現在はその間接交流を含めた全ての交流を相手方は身勝手な理屈で一切行えていない状況にあるが、取り敢えず当初は定期的な写真送付は行うことはできていた。その事に社交辞令でもあるが写真送付などについて「ありがたい」と述べた事がある。トーンポリシングと言うよりそこは「揚げ足取り」であろうが事もあろうに「申立人も間接交流がありがたいと述べている」として直接の面会交流を否定する材料に取り上げてくるのだ。そもそも間接交流で十分と考えるならわざわざ面会交流を求めて調停を行う必要はない。そのままでは「子どもと会わせたくない」相手とすれば「写真さえ送っておけば会わせなくてもよい」としてくることが目に見えていた。こちらとしても子どもと会える事が何よりも重要であり、少なくとも裁判所に命じられるのであれば間接交流についても従ったように、わずかな時間・回数であっても妥協せざるを得ないと考えるのではないかというささやかな希望でしかない。

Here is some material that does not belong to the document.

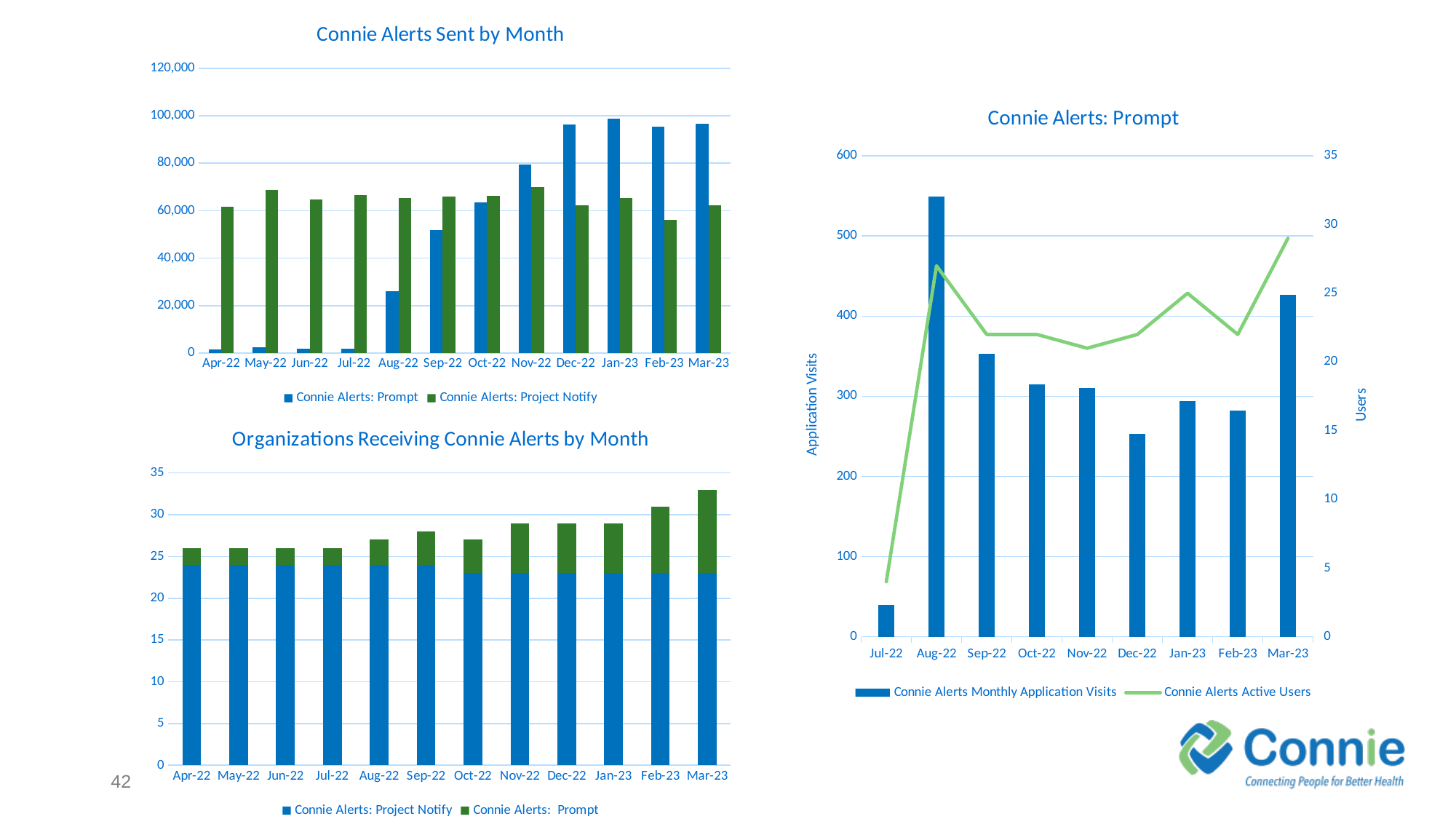
In the 'Connie Alerts Sent by Month' chart, how many months are shown on the x axis? 12 In the 'Connie Alerts: Prompt' chart, which month has the highest number of Connie Alerts Monthly Application Visits? Aug-22 In the 'Connie Alerts Sent by Month' chart, is the Connie Alerts: Project Notify value for Feb-23 greater or less than 60,000? less In the 'Connie Alerts Sent by Month' chart, do the Connie Alerts: Prompt values generally rise or fall from Apr-22 to Jan-23? rise In the 'Organizations Receiving Connie Alerts by Month' chart, how many series does the legend list? 2 In the 'Connie Alerts Sent by Month' chart, which month has the highest value for Connie Alerts: Prompt? Jan-23 In the 'Connie Alerts: Prompt' chart, is the Connie Alerts Monthly Application Visits value for Aug-22 greater or less than 500? greater In the 'Connie Alerts Sent by Month' chart, which is larger for Aug-22: Connie Alerts: Prompt or Connie Alerts: Project Notify? Connie Alerts: Project Notify In the 'Connie Alerts: Prompt' chart, which month has the lowest number of Connie Alerts Monthly Application Visits? Jul-22 In the 'Organizations Receiving Connie Alerts by Month' chart, is the total for Mar-23 greater or less than 30? greater In the 'Organizations Receiving Connie Alerts by Month' chart, which month has the tallest stacked bar? Mar-23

そのようなことで感情を逆なでされ子どもに会えないままでどこまで冷静とか落ち着いてと言われて人間の感情は耐える事が出来るのであろうか。そこを「我慢比べ」などと忍従出来る人などどれだけいるのだろうか。
調停や審判、裁判そのものが裁判官の当たりハズレのゲームのようなものだという話はよく聞く。そんなものの当たりハズレで親子が引き裂かれていく。世界に冠たる!とかいうこの国の多くの欠陥のうちの1つがここにあるのだ。それでもこの国では大して問題にもならない。ジャニオタだか何だか知らないが未だにジャニーズ事務所ありがとう!などとのたまう「思考停止」のロボットが跳梁跋扈する国、日本。炎天下の中のマスク強要という実態も含めて「人権」という概念すら理解できないロボット民が大多数を占めるこの国の群衆がまさに「劣等民族」と揶揄される所以だろう。